* Activity
Since pictures are not wanted, repeat only the text of the records, word for word.

Start of Source records

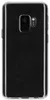 Accezz Clear TPU Backcover Samsung Galaxy S9 - Transparent Produktbild-Vorschau 2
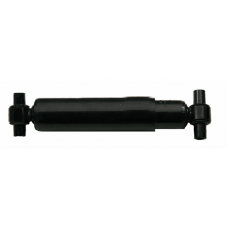 SHOCK ABSORBER-SHD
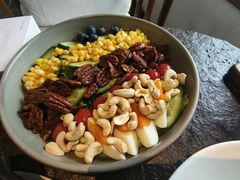 -瓦库茶馆17号(海汇港店)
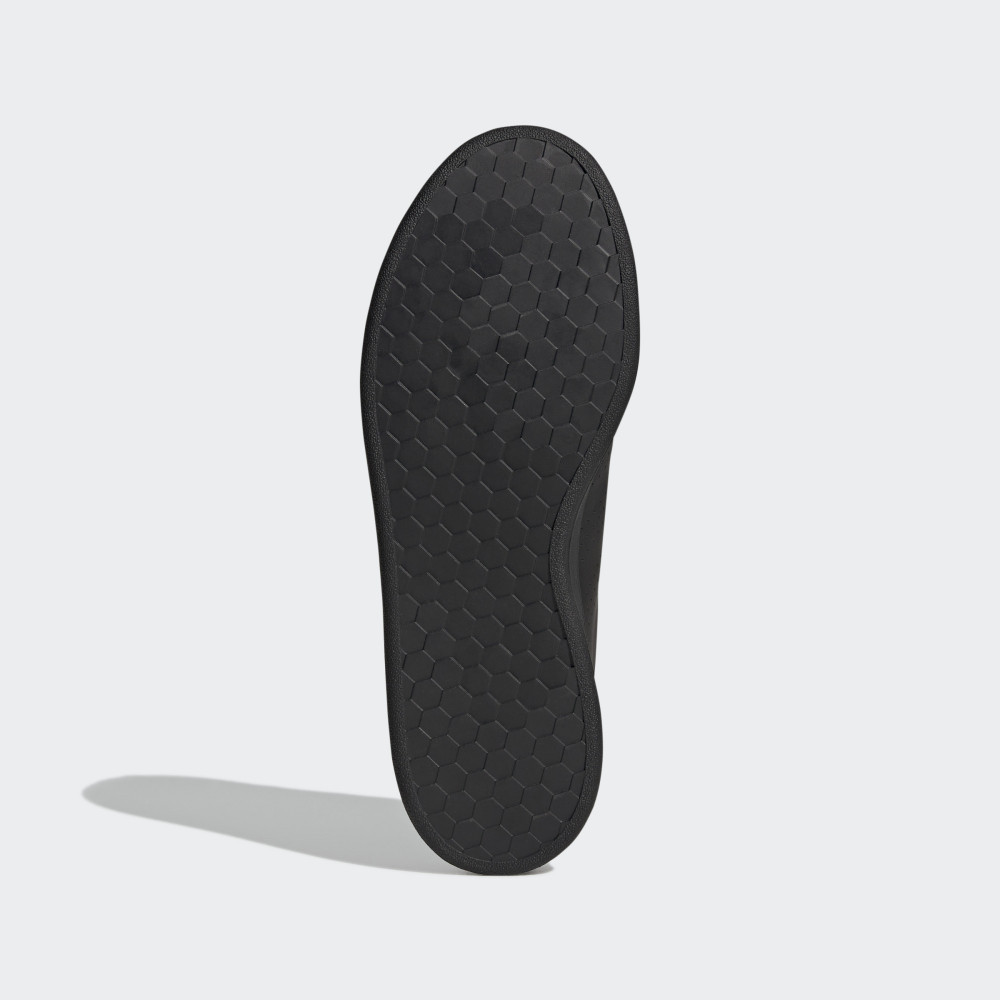 Кросівки Adidas Advantage Base Court Lifestyle Sportswear GW9284_image_5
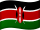 KE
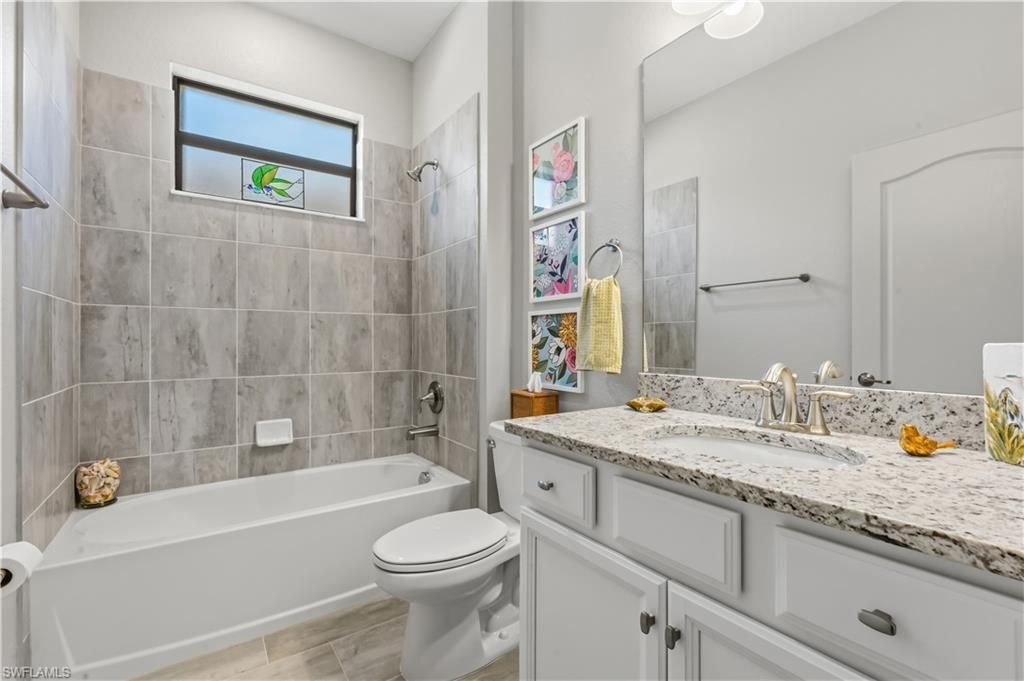 11231 Shady Lake Run , Fort Myers, FL 33913 Photo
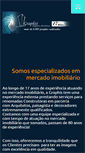 Mobile Screenshot of graphis.com.br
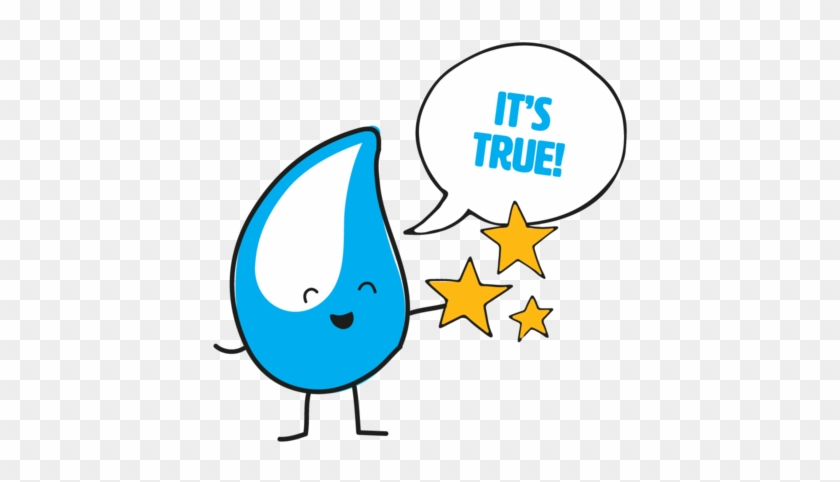 Clip Art #309906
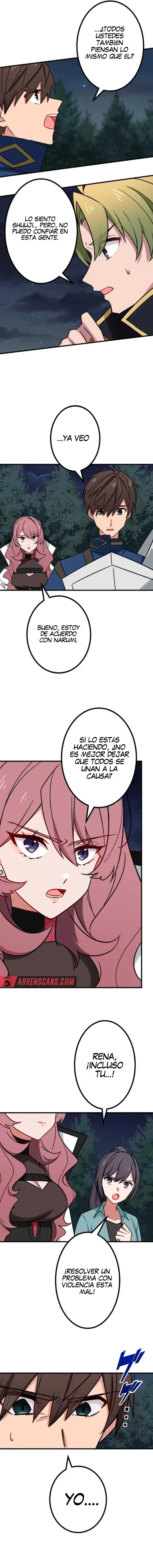 Página 11 de 17 — Capítulo 22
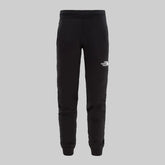 The North Face Men's Camp Fleece Jogger Pants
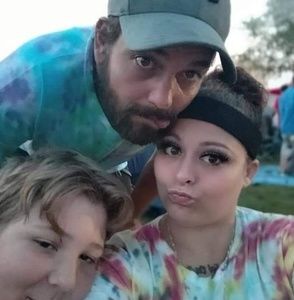 Meet your Posher, Tara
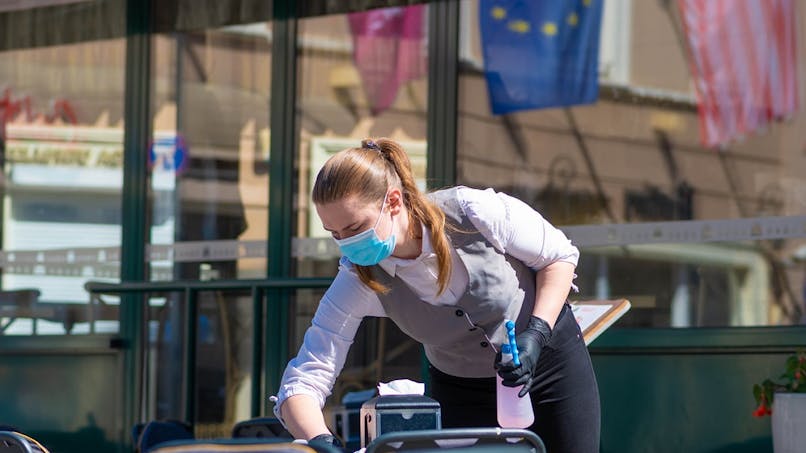 Contrat De Travail Eviter Les Mauvaises Surprises Dossier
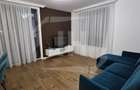 Apartament cu 2 camere în Gheorgheni - 2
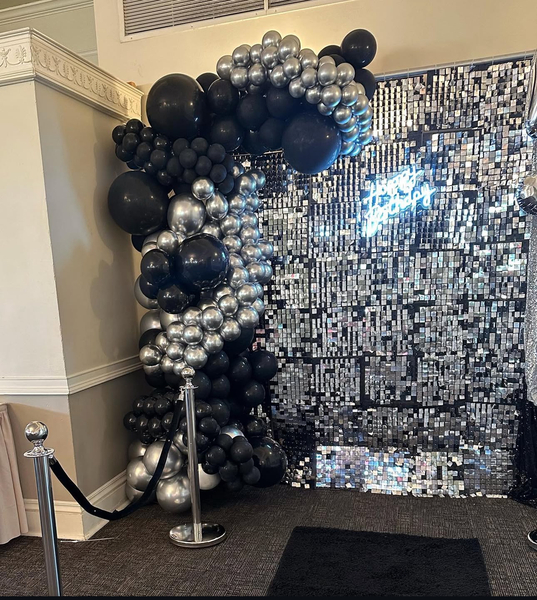 The Vault Event Venue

End of Source records

* Solution
 Accezz Clear TPU Backcover Samsung Galaxy S9 - Transparent Produktbild-Vorschau 2
 SHOCK ABSORBER-SHD
 -瓦库茶馆17号(海汇港店)
 Кросівки Adidas Advantage Base Court Lifestyle Sportswear GW9284_image_5
 KE
 11231 Shady Lake Run , Fort Myers, FL 33913 Photo
 Mobile Screenshot of graphis.com.br
 Clip Art #309906
 Página 11 de 17 — Capítulo 22
 The North Face Men's Camp Fleece Jogger Pants
 Meet your Posher, Tara
 Contrat De Travail Eviter Les Mauvaises Surprises Dossier
 Apartament cu 2 camere în Gheorgheni - 2
 The Vault Event Venue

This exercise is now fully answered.